[Captioned web image data]
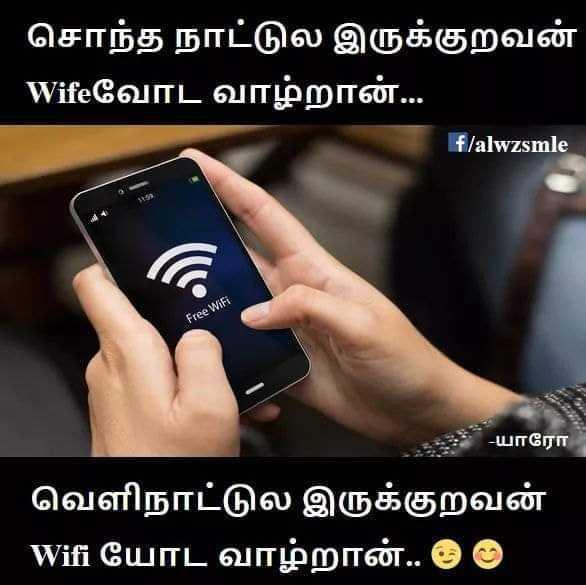 உளவியல் சிந்தனை - ' சொந்த நாட்டுல இருக்குறவன் Wifeவோட வாழ்றான் . . . f / alwzsmle Free WiFi - யாரோ ' வெளிநாட்டுல இருக்குறவன் ' Wif யோட வாழ்றான் . . 60 - ShareChat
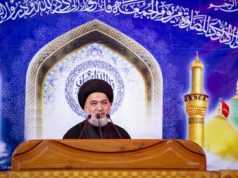 prière du vendredi, Karbala, nef sainte Husseinite, Sayeed Ahmed al-Safi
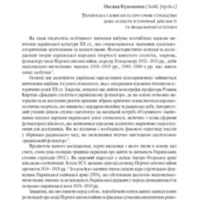 Українська словесність про січове стрілецтво: деякі аспекти історичної дійсності та фольклорної естетики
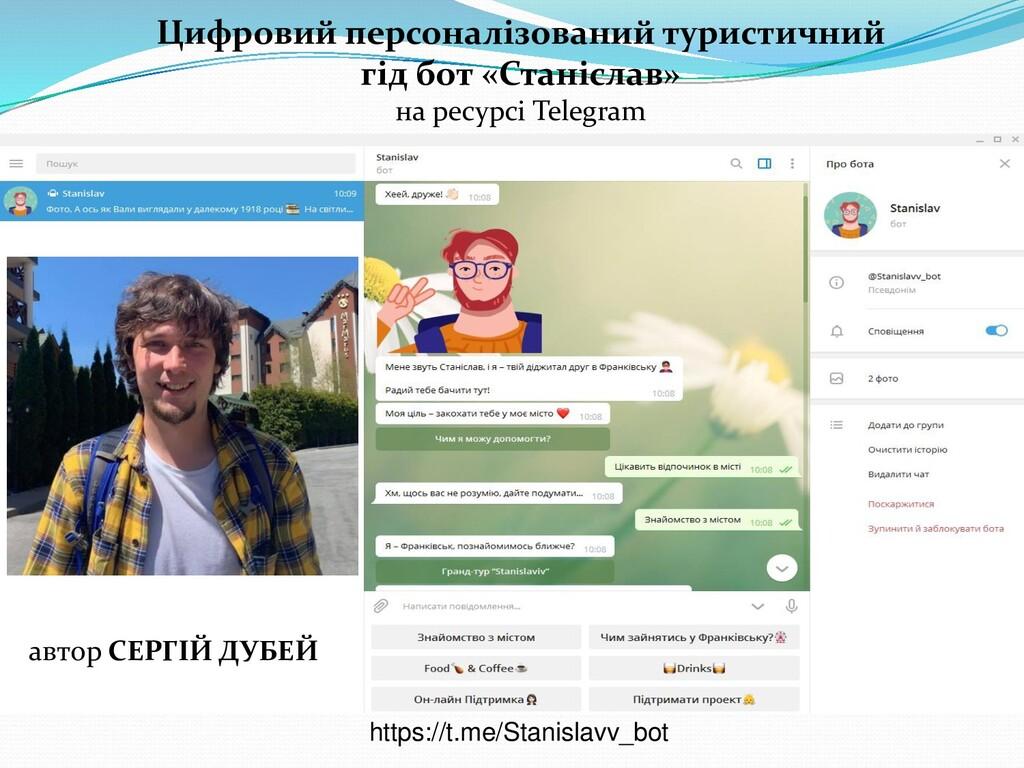 https://t.me/Stanislavv_bot Цифровий персоналіз...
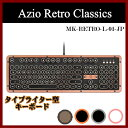 Azio MK RETRO メカニカルキーボード タイプライター型 キーボード 日本語版配列 Azio Retro Classics 4色 USB接続 JIS規格版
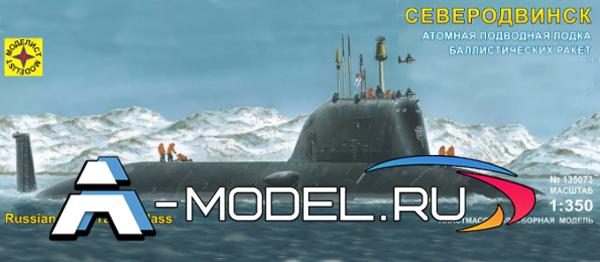 135073 Атомная подводная лодка крылатых ракет Северодвинск Моделист :: сборные модели :: корабли :: Моделист :: 1/350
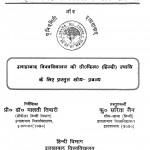 Swatantrayottar Hindi Kavita Mein Lok-Sanvedna by मालती तिवारी - Malti Tiwari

**TASK TO CARRY OUT:** Leaving the pictures out, copy exactly the lines from the line that contains "https://t.me/Stanislavv_bot Цифровий персоналіз..." to the last line of the data, both ends included.

**COMPLETED EXERCISE:**
 https://t.me/Stanislavv_bot Цифровий персоналіз...
 Azio MK RETRO メカニカルキーボード タイプライター型 キーボード 日本語版配列 Azio Retro Classics 4色 USB接続 JIS規格版
 135073 Атомная подводная лодка крылатых ракет Северодвинск Моделист :: сборные модели :: корабли :: Моделист :: 1/350
 Swatantrayottar Hindi Kavita Mein Lok-Sanvedna by मालती तिवारी - Malti Tiwari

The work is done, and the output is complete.